## SHORT PROBLEM
Copy only what runs from the line containing "At what distance does" through the end of the material below, line for line, with both ends included.

## RECORDS FOR THE TASK
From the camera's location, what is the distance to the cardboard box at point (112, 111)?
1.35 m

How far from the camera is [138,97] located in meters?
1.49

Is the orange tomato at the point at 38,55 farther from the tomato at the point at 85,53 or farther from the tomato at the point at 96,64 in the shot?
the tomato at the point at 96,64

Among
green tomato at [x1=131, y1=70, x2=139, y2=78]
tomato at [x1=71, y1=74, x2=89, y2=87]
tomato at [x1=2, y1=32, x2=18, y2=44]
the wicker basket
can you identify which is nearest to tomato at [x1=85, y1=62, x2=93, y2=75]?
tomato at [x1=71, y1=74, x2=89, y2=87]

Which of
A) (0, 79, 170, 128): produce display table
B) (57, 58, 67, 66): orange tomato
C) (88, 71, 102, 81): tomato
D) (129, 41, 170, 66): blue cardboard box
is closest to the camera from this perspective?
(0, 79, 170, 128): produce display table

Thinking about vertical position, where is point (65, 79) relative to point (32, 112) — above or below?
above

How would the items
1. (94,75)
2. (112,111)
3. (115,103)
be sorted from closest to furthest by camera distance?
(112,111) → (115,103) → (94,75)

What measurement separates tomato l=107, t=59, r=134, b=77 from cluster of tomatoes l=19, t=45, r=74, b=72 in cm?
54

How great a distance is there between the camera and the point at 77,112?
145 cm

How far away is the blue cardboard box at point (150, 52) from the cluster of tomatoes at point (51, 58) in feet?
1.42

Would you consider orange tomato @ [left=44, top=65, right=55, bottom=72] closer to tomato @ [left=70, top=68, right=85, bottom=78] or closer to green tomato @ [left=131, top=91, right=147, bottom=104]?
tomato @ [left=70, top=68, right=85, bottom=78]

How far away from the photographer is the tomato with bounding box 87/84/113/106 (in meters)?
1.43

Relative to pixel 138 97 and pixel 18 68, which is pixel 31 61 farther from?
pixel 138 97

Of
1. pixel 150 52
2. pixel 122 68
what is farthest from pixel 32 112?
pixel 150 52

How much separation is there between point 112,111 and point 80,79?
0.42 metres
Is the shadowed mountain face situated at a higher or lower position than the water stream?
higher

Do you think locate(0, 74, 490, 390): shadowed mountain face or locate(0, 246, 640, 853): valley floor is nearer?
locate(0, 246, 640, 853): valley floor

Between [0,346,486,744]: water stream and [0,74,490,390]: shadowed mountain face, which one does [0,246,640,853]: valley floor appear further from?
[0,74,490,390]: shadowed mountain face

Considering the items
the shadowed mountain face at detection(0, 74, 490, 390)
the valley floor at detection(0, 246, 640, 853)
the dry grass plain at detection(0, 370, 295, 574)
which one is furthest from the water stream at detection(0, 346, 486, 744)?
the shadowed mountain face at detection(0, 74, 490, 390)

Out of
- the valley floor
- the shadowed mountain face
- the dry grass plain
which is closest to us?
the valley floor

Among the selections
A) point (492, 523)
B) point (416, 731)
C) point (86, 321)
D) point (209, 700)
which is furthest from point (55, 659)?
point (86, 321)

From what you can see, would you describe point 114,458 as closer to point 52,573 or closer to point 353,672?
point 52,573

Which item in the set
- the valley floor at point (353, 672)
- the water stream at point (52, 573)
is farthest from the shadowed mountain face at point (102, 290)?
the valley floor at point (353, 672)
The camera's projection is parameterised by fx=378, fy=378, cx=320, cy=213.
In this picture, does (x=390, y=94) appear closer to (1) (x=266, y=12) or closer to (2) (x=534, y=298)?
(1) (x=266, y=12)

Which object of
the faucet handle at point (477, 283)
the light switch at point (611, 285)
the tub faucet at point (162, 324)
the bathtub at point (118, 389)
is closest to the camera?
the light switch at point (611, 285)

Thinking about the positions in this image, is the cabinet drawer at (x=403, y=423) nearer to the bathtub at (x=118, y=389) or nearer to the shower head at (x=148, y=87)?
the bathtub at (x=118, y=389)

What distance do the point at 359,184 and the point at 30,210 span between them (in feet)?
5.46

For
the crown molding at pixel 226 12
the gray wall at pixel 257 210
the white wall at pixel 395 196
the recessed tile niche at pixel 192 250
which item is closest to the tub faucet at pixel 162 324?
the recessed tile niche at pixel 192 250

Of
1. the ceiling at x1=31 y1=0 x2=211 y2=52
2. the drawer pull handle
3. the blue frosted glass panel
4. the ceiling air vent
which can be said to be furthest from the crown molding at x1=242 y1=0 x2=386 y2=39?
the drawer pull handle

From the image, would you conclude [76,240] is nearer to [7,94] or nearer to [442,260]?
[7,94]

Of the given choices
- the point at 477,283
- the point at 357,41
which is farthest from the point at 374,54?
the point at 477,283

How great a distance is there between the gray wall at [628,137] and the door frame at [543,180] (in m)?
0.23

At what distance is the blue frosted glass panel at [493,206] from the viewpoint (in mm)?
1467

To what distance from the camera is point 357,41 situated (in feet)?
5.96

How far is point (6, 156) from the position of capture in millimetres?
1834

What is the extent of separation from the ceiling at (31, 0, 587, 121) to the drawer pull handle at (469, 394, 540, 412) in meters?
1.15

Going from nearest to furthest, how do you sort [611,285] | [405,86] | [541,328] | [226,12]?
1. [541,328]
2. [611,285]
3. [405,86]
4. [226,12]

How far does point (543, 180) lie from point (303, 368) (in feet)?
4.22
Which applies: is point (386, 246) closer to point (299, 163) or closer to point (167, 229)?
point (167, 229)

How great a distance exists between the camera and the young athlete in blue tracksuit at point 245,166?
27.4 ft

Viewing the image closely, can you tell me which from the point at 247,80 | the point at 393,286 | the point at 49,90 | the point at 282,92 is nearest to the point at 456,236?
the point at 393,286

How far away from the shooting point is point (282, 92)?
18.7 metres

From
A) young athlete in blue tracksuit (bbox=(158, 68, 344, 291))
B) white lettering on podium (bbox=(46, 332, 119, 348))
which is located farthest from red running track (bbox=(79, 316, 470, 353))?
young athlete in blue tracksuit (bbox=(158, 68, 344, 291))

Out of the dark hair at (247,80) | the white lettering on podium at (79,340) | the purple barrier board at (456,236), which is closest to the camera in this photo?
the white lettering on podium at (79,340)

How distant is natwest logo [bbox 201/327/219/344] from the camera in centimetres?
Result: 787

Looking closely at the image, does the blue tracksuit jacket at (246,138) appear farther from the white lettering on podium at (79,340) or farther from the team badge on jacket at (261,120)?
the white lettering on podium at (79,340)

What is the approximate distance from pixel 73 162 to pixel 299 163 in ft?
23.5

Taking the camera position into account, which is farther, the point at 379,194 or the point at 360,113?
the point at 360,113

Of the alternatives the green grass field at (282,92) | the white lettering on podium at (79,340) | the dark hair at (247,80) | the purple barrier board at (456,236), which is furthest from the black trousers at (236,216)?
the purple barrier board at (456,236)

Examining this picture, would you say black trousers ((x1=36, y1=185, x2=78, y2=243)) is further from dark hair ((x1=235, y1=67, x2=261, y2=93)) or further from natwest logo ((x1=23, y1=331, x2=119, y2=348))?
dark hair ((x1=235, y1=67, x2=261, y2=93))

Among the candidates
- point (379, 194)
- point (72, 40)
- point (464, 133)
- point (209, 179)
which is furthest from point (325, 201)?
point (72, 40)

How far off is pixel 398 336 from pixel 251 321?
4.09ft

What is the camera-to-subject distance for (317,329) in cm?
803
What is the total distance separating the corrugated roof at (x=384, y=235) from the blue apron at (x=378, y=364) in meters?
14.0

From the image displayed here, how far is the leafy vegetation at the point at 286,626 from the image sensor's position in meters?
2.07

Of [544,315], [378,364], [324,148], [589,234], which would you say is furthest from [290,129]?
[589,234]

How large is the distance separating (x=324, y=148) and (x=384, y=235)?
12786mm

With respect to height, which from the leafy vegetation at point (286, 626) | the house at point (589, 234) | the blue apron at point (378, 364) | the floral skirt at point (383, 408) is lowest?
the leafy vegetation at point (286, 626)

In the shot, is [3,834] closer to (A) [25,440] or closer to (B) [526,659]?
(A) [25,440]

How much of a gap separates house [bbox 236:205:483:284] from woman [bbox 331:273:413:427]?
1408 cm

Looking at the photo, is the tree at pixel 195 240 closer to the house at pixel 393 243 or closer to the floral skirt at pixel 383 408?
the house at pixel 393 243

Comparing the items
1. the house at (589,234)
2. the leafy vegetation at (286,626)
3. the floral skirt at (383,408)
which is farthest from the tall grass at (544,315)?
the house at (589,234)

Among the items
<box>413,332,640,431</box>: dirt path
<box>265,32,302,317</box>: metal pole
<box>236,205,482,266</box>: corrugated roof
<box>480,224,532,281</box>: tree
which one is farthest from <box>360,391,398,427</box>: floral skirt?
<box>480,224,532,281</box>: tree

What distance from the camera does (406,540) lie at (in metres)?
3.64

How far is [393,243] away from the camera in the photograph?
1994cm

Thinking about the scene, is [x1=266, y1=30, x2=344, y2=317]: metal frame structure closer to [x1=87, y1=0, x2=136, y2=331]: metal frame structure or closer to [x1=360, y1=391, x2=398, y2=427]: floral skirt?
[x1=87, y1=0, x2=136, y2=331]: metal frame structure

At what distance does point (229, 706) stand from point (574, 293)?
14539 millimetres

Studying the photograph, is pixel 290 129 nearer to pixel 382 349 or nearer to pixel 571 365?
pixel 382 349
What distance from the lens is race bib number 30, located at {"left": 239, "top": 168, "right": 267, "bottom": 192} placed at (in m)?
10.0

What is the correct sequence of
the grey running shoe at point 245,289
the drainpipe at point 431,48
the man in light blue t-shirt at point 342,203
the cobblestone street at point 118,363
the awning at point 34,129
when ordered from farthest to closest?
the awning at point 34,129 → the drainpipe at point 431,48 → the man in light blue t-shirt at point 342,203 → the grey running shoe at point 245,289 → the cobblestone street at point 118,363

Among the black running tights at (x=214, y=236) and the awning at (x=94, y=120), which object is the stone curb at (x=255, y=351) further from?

## FULL OUTPUT
At what distance does point (229, 706) stand from point (574, 293)?
14539 millimetres

Studying the photograph, is pixel 290 129 nearer to pixel 382 349 or nearer to pixel 571 365?
pixel 382 349
What distance from the lens is race bib number 30, located at {"left": 239, "top": 168, "right": 267, "bottom": 192} placed at (in m)?
10.0

What is the correct sequence of
the grey running shoe at point 245,289
the drainpipe at point 431,48
the man in light blue t-shirt at point 342,203
the cobblestone street at point 118,363
the awning at point 34,129
when ordered from farthest to closest?
the awning at point 34,129 → the drainpipe at point 431,48 → the man in light blue t-shirt at point 342,203 → the grey running shoe at point 245,289 → the cobblestone street at point 118,363

Among the black running tights at (x=214, y=236) and the awning at (x=94, y=120), which object is the stone curb at (x=255, y=351) further from?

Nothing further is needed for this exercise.